▶ Supplied passage:
>>>
Wechsler Abbreviated Scale of Intelligence (WASI and WASI-II) [33, 34]. The WASI or WASI-II was used at baseline to estimate full-scale IQ using two verbal subscales and two nonverbal subscales. Both editions of the WASI demonstrate good internal consistency (split-half reliability coefficients > .80 within child sample for all subtests), good test-retest stability, and good internal validity. The WASI and WASI-II are highly correlated (r range = .71 to .88 across subtests).

Social Responsiveness Scale (SRS and SRS-2) [35, 36]. The SRS or SRS-2 was used at baseline to characterize participants’ ASD symptoms. This 65-item caregiver-report questionnaire for children aged 4–18 consists of five sub-scales: Social Awareness, Social Cognition, Social Communication, Social Motivation, and Autistic Mannerisms; and a Total T score. Items are rated from 0 (“not true”) to 3 (“always true”), with T-scores > 60 within the clinical range. The SRS and SRS-2 have well-documented reliability (e.g., strong internal consistency, α typically > .90) and validity. We used both versions because version 2 was released while data collection was ongoing; the SRS and SRS-2 have identical content [36].
<<<
▶ Supplied information:
>>>
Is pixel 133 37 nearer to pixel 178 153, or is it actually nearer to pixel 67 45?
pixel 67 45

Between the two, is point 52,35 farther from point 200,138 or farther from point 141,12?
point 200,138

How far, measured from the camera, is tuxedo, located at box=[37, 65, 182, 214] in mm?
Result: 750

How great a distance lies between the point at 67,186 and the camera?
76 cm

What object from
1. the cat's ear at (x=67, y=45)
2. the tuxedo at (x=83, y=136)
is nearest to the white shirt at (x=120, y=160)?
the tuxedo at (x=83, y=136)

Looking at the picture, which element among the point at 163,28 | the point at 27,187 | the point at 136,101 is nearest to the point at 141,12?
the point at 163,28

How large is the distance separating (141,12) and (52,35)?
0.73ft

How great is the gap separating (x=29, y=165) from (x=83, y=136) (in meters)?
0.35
<<<
▶ Exercise instructions:
Copy out the full passage on the Wechsler Abbreviated Scale of Intelligence and the Social Responsiveness Scale without changing anything.

▶ Response to the task:
Wechsler Abbreviated Scale of Intelligence (WASI and WASI-II) [33, 34]. The WASI or WASI-II was used at baseline to estimate full-scale IQ using two verbal subscales and two nonverbal subscales. Both editions of the WASI demonstrate good internal consistency (split-half reliability coefficients > .80 within child sample for all subtests), good test-retest stability, and good internal validity. The WASI and WASI-II are highly correlated (r range = .71 to .88 across subtests).

Social Responsiveness Scale (SRS and SRS-2) [35, 36]. The SRS or SRS-2 was used at baseline to characterize participants’ ASD symptoms. This 65-item caregiver-report questionnaire for children aged 4–18 consists of five sub-scales: Social Awareness, Social Cognition, Social Communication, Social Motivation, and Autistic Mannerisms; and a Total T score. Items are rated from 0 (“not true”) to 3 (“always true”), with T-scores > 60 within the clinical range. The SRS and SRS-2 have well-documented reliability (e.g., strong internal consistency, α typically > .90) and validity. We used both versions because version 2 was released while data collection was ongoing; the SRS and SRS-2 have identical content [36].